● Activity: From the line that contains "order: Rodentia" to the final line of the entries below, write out every line exactly as it appears, and nothing else.

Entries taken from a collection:
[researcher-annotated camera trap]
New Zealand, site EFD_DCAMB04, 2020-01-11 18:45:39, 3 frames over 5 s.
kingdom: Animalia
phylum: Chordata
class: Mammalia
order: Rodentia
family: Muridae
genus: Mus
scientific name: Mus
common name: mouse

● Result for this exercise:
order: Rodentia
family: Muridae
genus: Mus
scientific name: Mus
common name: mouse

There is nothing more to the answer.